Previously published in Examiner
1820 – 1880 – The term sweatshop was originally used in the garment industry though any factory exhibiting the same conditions would be latter known as a sweatshop as well.
Since sewing had always been a skill that American women acquired, it would make sense that women seamstresses would seek work in an area they were very familiar with. The term cottage industry was given to women who worked from home and were paid by the piece. Women sewed every single piece of clothing worn by any American anywhere. Since they were paid by the piece and not by the hour, it was long and laborious work and women would work up to 16 hours a day trying to make a substandard pay. Nevertheless it was better than nothing at all.
To add insult to injury not only were they paid very little for their work, employers would scrutinize the work and reject many pieces, or they just would not pay the workers at all.
1880 – 1940 – The Tenement Sweatshop – During this period of time immigrant workers often organized sweatshops in tenement buildings where people would come into to work and sweat over the sewing machines for low pay and long hours. The conditions were atrocious but the immigrants needed the work. Poor health and disease ran rampant in these businesses.

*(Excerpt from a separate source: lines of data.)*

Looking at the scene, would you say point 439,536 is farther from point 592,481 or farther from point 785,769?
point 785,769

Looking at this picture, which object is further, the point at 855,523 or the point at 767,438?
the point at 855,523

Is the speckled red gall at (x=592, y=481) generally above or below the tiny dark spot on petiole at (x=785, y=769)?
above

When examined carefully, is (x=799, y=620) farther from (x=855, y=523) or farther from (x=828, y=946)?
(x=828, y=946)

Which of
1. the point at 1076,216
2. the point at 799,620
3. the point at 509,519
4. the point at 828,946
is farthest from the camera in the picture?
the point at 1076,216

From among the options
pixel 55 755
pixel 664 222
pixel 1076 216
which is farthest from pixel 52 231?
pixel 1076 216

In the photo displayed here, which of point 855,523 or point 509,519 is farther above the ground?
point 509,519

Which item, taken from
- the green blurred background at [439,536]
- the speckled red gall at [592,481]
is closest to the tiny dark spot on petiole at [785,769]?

1940 – to present day – Sweatshops resurfaced in America around the 1960’s, this was due to the rising global demand in the garment industry and the rising immigrant population. The focus as usual was to get as much work out of desperate workers for as low a wage that you could get away with. These sweatshops were notorious for breaking labor codes.
Sexual abuse, verbal abuse, low wages, long hours, lack of breaks including bathroom breaks, and unreasonable working conditions still plagued sweatshop workers in America especially among the immigrant population.
Do not think that the sweatshops were a piece of history long forgotten. Women in America are still facing some or all of these conditions every day.
To be continued
For more information on the Montreal needle trade and the horrendous sweatshop situation in Montreal
Centre des Travailleurs et Travailleuses Immigrants / Immigrant Workers Centre (CTI-IWC)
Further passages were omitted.